10: mattress, 18: mattress body, 20: top mat, 24: cell, 28: bottom mat (base), 38: upper bag-shaped portion, 40: lower bag-shaped portion, 42: fluid chamber, 46: constricted Part: 50: supply / discharge unit (pressure adjusting means), 56: air valve, 58: pressure gauge, 60: pump, 76: body pressure sensor (body pressure measuring means), 78: dielectric layer, 01X to 21X: front electrode ( First electrode film), 01Y to 07Y: Back side electrode (second electrode film), A0101 to A2107: Detection unit

Claims (5)

A pressure adjusting means in which a plurality of cells are disposed on a body pressure acting surface of a base that supports a human body, and the height of the cells is changed by adjusting the pressure of a fluid chamber formed inside the cells. A mattress control method provided with
A target height setting step for setting a target height (Ht) of the cell;
An internal pressure measuring step of measuring an internal pressure (Pcn) of the cell;
A body pressure measurement step for measuring body pressure (Pbn) applied to the cell;
The body pressure measured in the body pressure measurement step is stored in advance from the relationship between the internal pressure (Pc) of the cell, the body pressure (Pb) applied to the cell, and the height (H) of the cell. A target internal pressure setting step of obtaining and setting a target internal pressure (Pct) of the cell that becomes the target height (Ht) of the cell set in the target height setting step in a state where (Pbn) is applied;
The internal pressure of the cell is controlled by the pressure adjusting means so that the internal pressure (Pcn) of the cell measured in the internal pressure measuring step becomes the target internal pressure (Pct) of the cell set in the target internal pressure setting step. A mattress control method comprising: an internal pressure control step.   The body pressure (Pbn + 1) applied to the cell after the execution of the internal pressure control step is measured again, and the difference (ΔPbt) between the body pressure (Pbn) before execution of the internal pressure control step and the body pressure (Pbn + 1) after execution is calculated.

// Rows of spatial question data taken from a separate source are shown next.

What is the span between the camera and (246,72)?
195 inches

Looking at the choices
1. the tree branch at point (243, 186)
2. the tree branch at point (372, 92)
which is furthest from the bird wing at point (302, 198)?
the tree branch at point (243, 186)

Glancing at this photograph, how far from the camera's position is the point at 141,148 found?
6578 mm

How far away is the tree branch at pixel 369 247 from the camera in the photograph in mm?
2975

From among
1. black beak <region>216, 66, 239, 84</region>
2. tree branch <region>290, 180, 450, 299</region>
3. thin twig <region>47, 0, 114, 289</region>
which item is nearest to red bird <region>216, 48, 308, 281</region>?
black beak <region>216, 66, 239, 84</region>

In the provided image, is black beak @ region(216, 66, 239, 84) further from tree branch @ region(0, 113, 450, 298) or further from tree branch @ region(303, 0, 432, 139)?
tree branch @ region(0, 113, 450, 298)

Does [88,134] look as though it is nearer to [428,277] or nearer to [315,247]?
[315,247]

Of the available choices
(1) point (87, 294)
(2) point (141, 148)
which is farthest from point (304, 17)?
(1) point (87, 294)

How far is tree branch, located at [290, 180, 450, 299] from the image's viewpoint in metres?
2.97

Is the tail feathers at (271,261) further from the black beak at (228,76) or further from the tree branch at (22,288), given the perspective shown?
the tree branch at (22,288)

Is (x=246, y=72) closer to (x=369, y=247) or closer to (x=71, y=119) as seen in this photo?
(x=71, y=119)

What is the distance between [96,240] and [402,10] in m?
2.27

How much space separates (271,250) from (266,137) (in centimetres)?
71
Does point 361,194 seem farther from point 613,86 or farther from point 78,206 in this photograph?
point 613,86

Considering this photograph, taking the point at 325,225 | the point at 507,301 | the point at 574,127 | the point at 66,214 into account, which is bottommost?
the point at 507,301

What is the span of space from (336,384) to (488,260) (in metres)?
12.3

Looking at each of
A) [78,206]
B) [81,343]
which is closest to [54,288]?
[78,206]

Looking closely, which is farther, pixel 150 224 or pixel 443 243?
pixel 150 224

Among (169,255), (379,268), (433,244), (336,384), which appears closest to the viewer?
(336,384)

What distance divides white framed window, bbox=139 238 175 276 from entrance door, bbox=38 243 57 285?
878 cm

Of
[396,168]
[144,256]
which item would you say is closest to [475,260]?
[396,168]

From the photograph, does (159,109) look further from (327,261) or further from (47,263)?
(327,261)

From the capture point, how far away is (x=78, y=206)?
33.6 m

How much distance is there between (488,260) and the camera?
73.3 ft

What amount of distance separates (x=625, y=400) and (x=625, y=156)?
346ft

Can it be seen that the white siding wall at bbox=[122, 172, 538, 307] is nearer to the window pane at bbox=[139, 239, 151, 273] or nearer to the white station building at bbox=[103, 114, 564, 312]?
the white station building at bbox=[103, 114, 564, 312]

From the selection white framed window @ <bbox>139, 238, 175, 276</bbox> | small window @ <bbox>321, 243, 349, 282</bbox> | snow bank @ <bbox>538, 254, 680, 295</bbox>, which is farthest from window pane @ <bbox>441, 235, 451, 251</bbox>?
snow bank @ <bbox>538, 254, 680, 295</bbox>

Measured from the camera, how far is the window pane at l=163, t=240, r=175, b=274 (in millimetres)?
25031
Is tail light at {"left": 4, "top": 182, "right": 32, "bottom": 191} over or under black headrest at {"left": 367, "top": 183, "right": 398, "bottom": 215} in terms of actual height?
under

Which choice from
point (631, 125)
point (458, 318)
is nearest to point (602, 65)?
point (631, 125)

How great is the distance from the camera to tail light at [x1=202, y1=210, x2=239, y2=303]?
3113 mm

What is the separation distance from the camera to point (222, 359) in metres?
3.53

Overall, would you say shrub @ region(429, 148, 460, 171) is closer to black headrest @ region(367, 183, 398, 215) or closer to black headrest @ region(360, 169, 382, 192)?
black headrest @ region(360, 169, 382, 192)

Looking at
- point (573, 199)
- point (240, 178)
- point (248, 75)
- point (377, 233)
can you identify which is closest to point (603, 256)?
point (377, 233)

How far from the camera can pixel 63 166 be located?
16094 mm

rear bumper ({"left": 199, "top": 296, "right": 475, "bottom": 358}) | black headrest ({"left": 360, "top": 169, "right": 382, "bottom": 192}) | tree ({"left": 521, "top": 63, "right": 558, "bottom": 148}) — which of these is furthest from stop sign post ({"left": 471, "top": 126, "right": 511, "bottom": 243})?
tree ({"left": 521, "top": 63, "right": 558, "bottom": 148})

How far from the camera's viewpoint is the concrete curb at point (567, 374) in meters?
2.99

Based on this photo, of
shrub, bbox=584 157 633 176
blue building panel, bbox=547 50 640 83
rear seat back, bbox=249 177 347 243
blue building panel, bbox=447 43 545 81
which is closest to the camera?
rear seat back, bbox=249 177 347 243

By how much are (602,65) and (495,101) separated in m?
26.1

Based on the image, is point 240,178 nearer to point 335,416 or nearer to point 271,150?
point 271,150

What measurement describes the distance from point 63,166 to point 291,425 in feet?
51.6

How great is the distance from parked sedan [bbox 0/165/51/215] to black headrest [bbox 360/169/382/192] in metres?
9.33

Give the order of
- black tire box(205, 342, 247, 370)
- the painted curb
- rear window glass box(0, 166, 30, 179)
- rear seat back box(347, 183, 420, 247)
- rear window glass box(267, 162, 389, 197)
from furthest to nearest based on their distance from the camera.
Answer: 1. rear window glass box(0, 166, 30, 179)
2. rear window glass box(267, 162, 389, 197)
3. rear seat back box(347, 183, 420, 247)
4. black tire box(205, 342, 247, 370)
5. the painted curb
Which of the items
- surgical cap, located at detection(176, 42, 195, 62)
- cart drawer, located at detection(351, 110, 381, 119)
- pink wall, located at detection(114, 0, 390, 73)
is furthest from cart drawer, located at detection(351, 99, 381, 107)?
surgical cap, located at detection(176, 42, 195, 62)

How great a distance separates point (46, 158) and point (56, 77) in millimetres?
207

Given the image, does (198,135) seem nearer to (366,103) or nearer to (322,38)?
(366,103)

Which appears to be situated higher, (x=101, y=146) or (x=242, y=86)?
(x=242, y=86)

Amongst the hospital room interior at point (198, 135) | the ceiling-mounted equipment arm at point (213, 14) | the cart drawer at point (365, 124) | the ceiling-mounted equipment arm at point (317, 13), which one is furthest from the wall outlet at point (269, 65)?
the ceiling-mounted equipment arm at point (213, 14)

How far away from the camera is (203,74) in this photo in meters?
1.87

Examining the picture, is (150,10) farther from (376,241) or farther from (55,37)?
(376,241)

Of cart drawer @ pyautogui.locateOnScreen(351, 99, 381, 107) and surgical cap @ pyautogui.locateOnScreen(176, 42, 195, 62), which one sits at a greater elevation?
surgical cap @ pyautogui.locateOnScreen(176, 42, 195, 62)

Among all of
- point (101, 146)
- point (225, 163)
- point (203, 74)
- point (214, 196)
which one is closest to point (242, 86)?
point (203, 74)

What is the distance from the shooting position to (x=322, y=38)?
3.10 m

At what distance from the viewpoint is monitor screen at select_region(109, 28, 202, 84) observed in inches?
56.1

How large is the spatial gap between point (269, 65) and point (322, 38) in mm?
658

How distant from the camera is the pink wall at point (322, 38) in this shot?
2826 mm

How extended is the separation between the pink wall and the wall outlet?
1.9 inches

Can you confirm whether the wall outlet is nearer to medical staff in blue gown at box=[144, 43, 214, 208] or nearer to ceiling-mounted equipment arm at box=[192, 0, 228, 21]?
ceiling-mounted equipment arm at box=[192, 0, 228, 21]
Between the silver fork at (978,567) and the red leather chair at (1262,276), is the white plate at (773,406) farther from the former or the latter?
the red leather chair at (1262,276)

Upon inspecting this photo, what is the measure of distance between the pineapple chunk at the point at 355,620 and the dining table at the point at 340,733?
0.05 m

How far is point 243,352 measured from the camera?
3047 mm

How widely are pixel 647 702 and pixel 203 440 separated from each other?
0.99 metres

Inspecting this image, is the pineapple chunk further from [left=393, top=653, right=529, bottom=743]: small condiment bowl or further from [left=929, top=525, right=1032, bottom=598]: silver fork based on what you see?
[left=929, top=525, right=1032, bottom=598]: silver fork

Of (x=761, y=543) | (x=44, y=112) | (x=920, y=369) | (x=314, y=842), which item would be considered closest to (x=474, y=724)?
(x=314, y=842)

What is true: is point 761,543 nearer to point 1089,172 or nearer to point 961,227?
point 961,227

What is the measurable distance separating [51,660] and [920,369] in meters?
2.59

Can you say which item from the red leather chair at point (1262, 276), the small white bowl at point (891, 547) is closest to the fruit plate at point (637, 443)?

An additional internal pressure control step of resetting a target internal pressure (Pct + 1) necessary for realizing the target height (Ht) when the predetermined value or more is reached, and controlling the internal pressure of the cell by the pressure adjusting means; The method of controlling a mattress according to claim 1. A pressure adjusting means in which a plurality of cells are disposed on a body pressure acting surface of a base that supports a human body, and the height of the cells is changed by adjusting the pressure of a fluid chamber formed inside the cells. In the mattress provided with
Target height setting means for setting a target height (Ht) of the cell;
An internal pressure measuring means for measuring the internal pressure (Pcn) of the cell;
Body pressure measuring means for measuring body pressure (Pbn) applied to the cell;
The body pressure measured by the body pressure measuring means based on the relationship between the internal pressure (Pc) of the cell, the body pressure (Pb) applied to the cell, and the height (H) of the cell, which is stored in advance. Target internal pressure setting means for obtaining and setting the target internal pressure (Pct) of the cell that becomes the target height (Ht) of the cell set by the target height setting means in a state where (Pbn) is applied;
The internal pressure of the cell is controlled by the pressure adjusting means so that the internal pressure (Pcn) of the cell measured by the internal pressure measuring means becomes the target internal pressure (Pct) of the cell set by the target internal pressure setting means. Internal pressure control means,
A mattress characterized by comprising:   The mattress according to claim 3, wherein a constricted portion is formed at an intermediate portion in the height direction of the cell, and the cell is swung in the constricted portion. The body pressure measuring means is constituted by a sheet-like capacitive sensor extending along the base, and the capacitive sensor comprises a dielectric layer formed of an elastomer and one of the dielectric layers. A plurality of strip-like and flexible first electrode films arranged on the surface and arranged in parallel, and a plurality of strip-like and flexible electrodes arranged on the other surface of the dielectric layer and arranged in parallel in a direction intersecting the first electrode film A plurality of detectors are formed at opposing portions where the first electrode film and the second electrode film intersect with each other, and the plurality of detectors are respectively located at positions where the plurality of cells overlap. The mattress according to claim 3 or 4, wherein the mattress is disposed.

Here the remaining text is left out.